Passage provided:
══════
# Create a BERT sentiment classifier

In this exercise, you will create a BERT sentiment classifier (actually DistilBERT) using the [Hugging Face Transformers](https://huggingface.co/transformers/) library. 

You will use the [IMDB movie review dataset](https://huggingface.co/datasets/imdb) to train and evaluate your model. The IMDB dataset contains movie reviews that are labeled as either positive or negative. 



In [1]:
!pip show datasets

Name: datasets
Version: 3.2.0
Summary: HuggingFace community-driven open-source library of datasets
Home-page: https://github.com/huggingface/datasets
Author: HuggingFace Inc.
Author-email: thomas@huggingface.co
License: Apache 2.0
Location: /opt/anaconda3/envs/ml-zoomcamp/lib/python3.11/site-packages
Requires: aiohttp, dill, filelock, fsspec, huggingface-hub, multiprocess, numpy, packaging, pandas, pyarrow, pyyaml, requests, tqdm, xxhash
Required-by: 


In [11]:
from datasets import load_dataset

# Load the dataset and split it into training and test sets
splits = ["train", "test"]
load = load_dataset("imdb", split=splits)
ds = {split: ds for split, ds in zip(splits, load)}
for split in splits:
    ds[split] = ds[split].shuffle(seed=42).select(range(100))
ds

{'train': Dataset({
     features: ['text', 'label'],
     num_rows: 100
 }),
 'test': Dataset({
     features: ['text', 'label'],
     num_rows: 100
 })}

## Pre-process datasets

Now we are going to process our datasets by converting all the text into tokens for our models. You may ask, why isn't the text converted already? Well, different models may use different tokenizers, so by converting at train time we retain more flexibility.
══════
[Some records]

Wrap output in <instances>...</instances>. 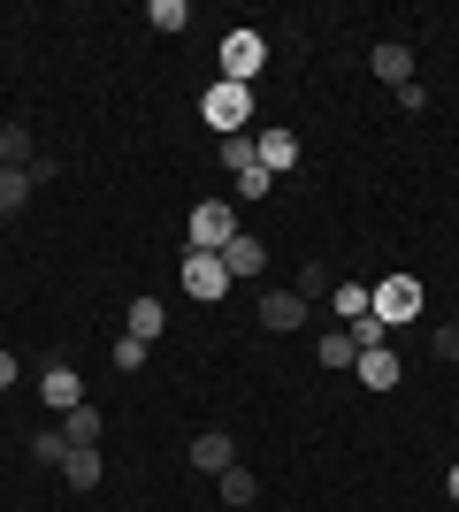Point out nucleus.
I'll return each instance as SVG.
<instances>
[{"label": "nucleus", "mask_w": 459, "mask_h": 512, "mask_svg": "<svg viewBox=\"0 0 459 512\" xmlns=\"http://www.w3.org/2000/svg\"><path fill=\"white\" fill-rule=\"evenodd\" d=\"M199 115H207V130H222V138H245V123H253V85H207V100H199Z\"/></svg>", "instance_id": "f257e3e1"}, {"label": "nucleus", "mask_w": 459, "mask_h": 512, "mask_svg": "<svg viewBox=\"0 0 459 512\" xmlns=\"http://www.w3.org/2000/svg\"><path fill=\"white\" fill-rule=\"evenodd\" d=\"M184 237H192V253H222V245L238 237V207H230V199H199Z\"/></svg>", "instance_id": "f03ea898"}, {"label": "nucleus", "mask_w": 459, "mask_h": 512, "mask_svg": "<svg viewBox=\"0 0 459 512\" xmlns=\"http://www.w3.org/2000/svg\"><path fill=\"white\" fill-rule=\"evenodd\" d=\"M421 276H375V321H391V329H406V321L421 314Z\"/></svg>", "instance_id": "7ed1b4c3"}, {"label": "nucleus", "mask_w": 459, "mask_h": 512, "mask_svg": "<svg viewBox=\"0 0 459 512\" xmlns=\"http://www.w3.org/2000/svg\"><path fill=\"white\" fill-rule=\"evenodd\" d=\"M261 62H268V39L261 31H222V77H230V85H253V77H261Z\"/></svg>", "instance_id": "20e7f679"}, {"label": "nucleus", "mask_w": 459, "mask_h": 512, "mask_svg": "<svg viewBox=\"0 0 459 512\" xmlns=\"http://www.w3.org/2000/svg\"><path fill=\"white\" fill-rule=\"evenodd\" d=\"M184 291H192L199 306H215L222 291H230V268H222V253H184Z\"/></svg>", "instance_id": "39448f33"}, {"label": "nucleus", "mask_w": 459, "mask_h": 512, "mask_svg": "<svg viewBox=\"0 0 459 512\" xmlns=\"http://www.w3.org/2000/svg\"><path fill=\"white\" fill-rule=\"evenodd\" d=\"M39 398H46V413L85 406V375H77V367H46V375H39Z\"/></svg>", "instance_id": "423d86ee"}, {"label": "nucleus", "mask_w": 459, "mask_h": 512, "mask_svg": "<svg viewBox=\"0 0 459 512\" xmlns=\"http://www.w3.org/2000/svg\"><path fill=\"white\" fill-rule=\"evenodd\" d=\"M253 161H261L268 176H291L299 169V138H291V130H261V138H253Z\"/></svg>", "instance_id": "0eeeda50"}, {"label": "nucleus", "mask_w": 459, "mask_h": 512, "mask_svg": "<svg viewBox=\"0 0 459 512\" xmlns=\"http://www.w3.org/2000/svg\"><path fill=\"white\" fill-rule=\"evenodd\" d=\"M368 69H375V77H383V85H414V46H398V39H383V46H375V54H368Z\"/></svg>", "instance_id": "6e6552de"}, {"label": "nucleus", "mask_w": 459, "mask_h": 512, "mask_svg": "<svg viewBox=\"0 0 459 512\" xmlns=\"http://www.w3.org/2000/svg\"><path fill=\"white\" fill-rule=\"evenodd\" d=\"M222 268H230V283H238V276H261V268H268V245L253 230H238L230 245H222Z\"/></svg>", "instance_id": "1a4fd4ad"}, {"label": "nucleus", "mask_w": 459, "mask_h": 512, "mask_svg": "<svg viewBox=\"0 0 459 512\" xmlns=\"http://www.w3.org/2000/svg\"><path fill=\"white\" fill-rule=\"evenodd\" d=\"M192 467H199V474L238 467V444H230V428H207V436H192Z\"/></svg>", "instance_id": "9d476101"}, {"label": "nucleus", "mask_w": 459, "mask_h": 512, "mask_svg": "<svg viewBox=\"0 0 459 512\" xmlns=\"http://www.w3.org/2000/svg\"><path fill=\"white\" fill-rule=\"evenodd\" d=\"M352 375H360V390H398V352H391V344H375V352L352 360Z\"/></svg>", "instance_id": "9b49d317"}, {"label": "nucleus", "mask_w": 459, "mask_h": 512, "mask_svg": "<svg viewBox=\"0 0 459 512\" xmlns=\"http://www.w3.org/2000/svg\"><path fill=\"white\" fill-rule=\"evenodd\" d=\"M123 337H138V344L169 337V306H161V299H131V314H123Z\"/></svg>", "instance_id": "f8f14e48"}, {"label": "nucleus", "mask_w": 459, "mask_h": 512, "mask_svg": "<svg viewBox=\"0 0 459 512\" xmlns=\"http://www.w3.org/2000/svg\"><path fill=\"white\" fill-rule=\"evenodd\" d=\"M261 329H306V299L299 291H261Z\"/></svg>", "instance_id": "ddd939ff"}, {"label": "nucleus", "mask_w": 459, "mask_h": 512, "mask_svg": "<svg viewBox=\"0 0 459 512\" xmlns=\"http://www.w3.org/2000/svg\"><path fill=\"white\" fill-rule=\"evenodd\" d=\"M215 490H222V505H253V497H261V474L238 459V467H222V474H215Z\"/></svg>", "instance_id": "4468645a"}, {"label": "nucleus", "mask_w": 459, "mask_h": 512, "mask_svg": "<svg viewBox=\"0 0 459 512\" xmlns=\"http://www.w3.org/2000/svg\"><path fill=\"white\" fill-rule=\"evenodd\" d=\"M329 306H337V314H345V329H352V321L375 314V283H337V291H329Z\"/></svg>", "instance_id": "2eb2a0df"}, {"label": "nucleus", "mask_w": 459, "mask_h": 512, "mask_svg": "<svg viewBox=\"0 0 459 512\" xmlns=\"http://www.w3.org/2000/svg\"><path fill=\"white\" fill-rule=\"evenodd\" d=\"M100 428H108V421H100V406H69V413H62V436H69L77 451L100 444Z\"/></svg>", "instance_id": "dca6fc26"}, {"label": "nucleus", "mask_w": 459, "mask_h": 512, "mask_svg": "<svg viewBox=\"0 0 459 512\" xmlns=\"http://www.w3.org/2000/svg\"><path fill=\"white\" fill-rule=\"evenodd\" d=\"M31 161H39L31 130H23V123H0V169H31Z\"/></svg>", "instance_id": "f3484780"}, {"label": "nucleus", "mask_w": 459, "mask_h": 512, "mask_svg": "<svg viewBox=\"0 0 459 512\" xmlns=\"http://www.w3.org/2000/svg\"><path fill=\"white\" fill-rule=\"evenodd\" d=\"M62 482H69V490H100V444H92V451H77V444H69Z\"/></svg>", "instance_id": "a211bd4d"}, {"label": "nucleus", "mask_w": 459, "mask_h": 512, "mask_svg": "<svg viewBox=\"0 0 459 512\" xmlns=\"http://www.w3.org/2000/svg\"><path fill=\"white\" fill-rule=\"evenodd\" d=\"M31 192H39V176H31V169H0V214L31 207Z\"/></svg>", "instance_id": "6ab92c4d"}, {"label": "nucleus", "mask_w": 459, "mask_h": 512, "mask_svg": "<svg viewBox=\"0 0 459 512\" xmlns=\"http://www.w3.org/2000/svg\"><path fill=\"white\" fill-rule=\"evenodd\" d=\"M314 360H322V367H352V360H360V344H352V329H322V344H314Z\"/></svg>", "instance_id": "aec40b11"}, {"label": "nucleus", "mask_w": 459, "mask_h": 512, "mask_svg": "<svg viewBox=\"0 0 459 512\" xmlns=\"http://www.w3.org/2000/svg\"><path fill=\"white\" fill-rule=\"evenodd\" d=\"M146 23H153V31H184V23H192V8H184V0H153Z\"/></svg>", "instance_id": "412c9836"}, {"label": "nucleus", "mask_w": 459, "mask_h": 512, "mask_svg": "<svg viewBox=\"0 0 459 512\" xmlns=\"http://www.w3.org/2000/svg\"><path fill=\"white\" fill-rule=\"evenodd\" d=\"M31 451H39L46 467H62V459H69V436H62V428H39V436H31Z\"/></svg>", "instance_id": "4be33fe9"}, {"label": "nucleus", "mask_w": 459, "mask_h": 512, "mask_svg": "<svg viewBox=\"0 0 459 512\" xmlns=\"http://www.w3.org/2000/svg\"><path fill=\"white\" fill-rule=\"evenodd\" d=\"M222 169H230V176H245V169H253V138H222Z\"/></svg>", "instance_id": "5701e85b"}, {"label": "nucleus", "mask_w": 459, "mask_h": 512, "mask_svg": "<svg viewBox=\"0 0 459 512\" xmlns=\"http://www.w3.org/2000/svg\"><path fill=\"white\" fill-rule=\"evenodd\" d=\"M352 344H360V352H375V344H391V321H352Z\"/></svg>", "instance_id": "b1692460"}, {"label": "nucleus", "mask_w": 459, "mask_h": 512, "mask_svg": "<svg viewBox=\"0 0 459 512\" xmlns=\"http://www.w3.org/2000/svg\"><path fill=\"white\" fill-rule=\"evenodd\" d=\"M329 291H337V283H329V268H299V299H306V306L329 299Z\"/></svg>", "instance_id": "393cba45"}, {"label": "nucleus", "mask_w": 459, "mask_h": 512, "mask_svg": "<svg viewBox=\"0 0 459 512\" xmlns=\"http://www.w3.org/2000/svg\"><path fill=\"white\" fill-rule=\"evenodd\" d=\"M268 192H276V176H268V169H261V161H253V169H245V176H238V199H268Z\"/></svg>", "instance_id": "a878e982"}, {"label": "nucleus", "mask_w": 459, "mask_h": 512, "mask_svg": "<svg viewBox=\"0 0 459 512\" xmlns=\"http://www.w3.org/2000/svg\"><path fill=\"white\" fill-rule=\"evenodd\" d=\"M115 367H123V375H138V367H146V344L123 337V344H115Z\"/></svg>", "instance_id": "bb28decb"}, {"label": "nucleus", "mask_w": 459, "mask_h": 512, "mask_svg": "<svg viewBox=\"0 0 459 512\" xmlns=\"http://www.w3.org/2000/svg\"><path fill=\"white\" fill-rule=\"evenodd\" d=\"M398 107H406V115H421V107H429V85H421V77H414V85H398Z\"/></svg>", "instance_id": "cd10ccee"}, {"label": "nucleus", "mask_w": 459, "mask_h": 512, "mask_svg": "<svg viewBox=\"0 0 459 512\" xmlns=\"http://www.w3.org/2000/svg\"><path fill=\"white\" fill-rule=\"evenodd\" d=\"M16 375H23V360H16V352H0V390H16Z\"/></svg>", "instance_id": "c85d7f7f"}, {"label": "nucleus", "mask_w": 459, "mask_h": 512, "mask_svg": "<svg viewBox=\"0 0 459 512\" xmlns=\"http://www.w3.org/2000/svg\"><path fill=\"white\" fill-rule=\"evenodd\" d=\"M444 490H452V497H459V467H452V482H444Z\"/></svg>", "instance_id": "c756f323"}, {"label": "nucleus", "mask_w": 459, "mask_h": 512, "mask_svg": "<svg viewBox=\"0 0 459 512\" xmlns=\"http://www.w3.org/2000/svg\"><path fill=\"white\" fill-rule=\"evenodd\" d=\"M0 222H8V214H0Z\"/></svg>", "instance_id": "7c9ffc66"}]
</instances>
══════
Exercise set:
• 1. In the BERT sentiment classifier exercise, duplicate everything from "You will use" down to "positive or negative." character for character.
• 2. List every URL that appears in the BERT sentiment classifier exercise.
• 3. Write the next part of the BERT sentiment classifier exercise, starting after its final sentence.

Outputs in order:
• 1.
You will use the [IMDB movie review dataset](https://huggingface.co/datasets/imdb) to train and evaluate your model. The IMDB dataset contains movie reviews that are labeled as either positive or negative.

• 2.
https://huggingface.co/transformers/
https://huggingface.co/datasets/imdb
https://github.com/huggingface/datasets

• 3.
In [7]:
from transformers import AutoTokenizer

# Load the tokenizer
tokenizer = AutoTokenizer.from_pretrained("distilbert-base-uncased")

tokenizer_config.json:   0%|          | 0.00/48.0 [00:00<?, ?B/s]

config.json:   0%|          | 0.00/483 [00:00<?, ?B/s]

vocab.txt:   0%|          | 0.00/232k [00:00<?, ?B/s]

tokenizer.json:   0%|          | 0.00/466k [00:00<?, ?B/s]

In [9]:
def preprocess_function(examples):
    """Preprocess the imdb dataset by runnign tokenizer on the examples"""
    return tokenizer(examples["text"], padding="max_length", truncation=True)

In [10]:
tokenize_ds = {}
for split in splits:
    tokenize_ds[split] = ds[split].map(preprocess_function, batched=True)

Map:   0%|          | 0/100 [00:00<?, ? examples/s]

Map:   0%|          | 0/100 [00:00<?, ? examples/s]

## Load and set up the model

We will now load the model and freeze most of the parameters of the model: everything except the classification head.

In [13]:
from transformers import AutoModelForSequenceClassification

# Load the model
model = AutoModelForSequenceClassification.from_pretrained(
    "distilbert-base-uncased",
    num_labels=2,
    id2label={0: "negative", 1: "positive"},
    label2id={"negative": 0, "positive": 1},
)
for parm in model.base_model.parameters():
    parm.requires_grad = False

model.classifier

model.safetensors:  39%|###9      | 105M/268M [00:00<?, ?B/s]

Some weights of DistilBertForSequenceClassification were not initialized from the model checkpoint at distilbert-base-uncased and are newly initialized: ['classifier.bias', 'classifier.weight', 'pre_classifier.bias', 'pre_classifier.weight']
You should probably TRAIN this model on a down-stream task to be able to use it for predictions and inference.


Linear(in_features=768, out_features=2, bias=True)

In [14]:
print(model)

DistilBertForSequenceClassification(
  (distilbert): DistilBertModel(
    (embeddings): Embeddings(
      (word_embeddings): Embedding(30522, 768, padding_idx=0)
      (position_embeddings): Embedding(512, 768)
      (LayerNorm): LayerNorm((768,), eps=1e-12, elementwise_affine=True)
      (dropout): Dropout(p=0.1, inplace=False)
    )
    (transformer): Transformer(
      (layer): ModuleList(
        (0-5): 6 x TransformerBlock(
          (attention): DistilBertSdpaAttention(
            (dropout): Dropout(p=0.1, inplace=False)
            (q_lin): Linear(in_features=768, out_features=768, bias=True)
            (k_lin): Linear(in_features=768, out_features=768, bias=True)
            (v_lin): Linear(in_features=768, out_features=768, bias=True)
            (out_lin): Linear(in_features=768, out_features=768, bias=True)
          )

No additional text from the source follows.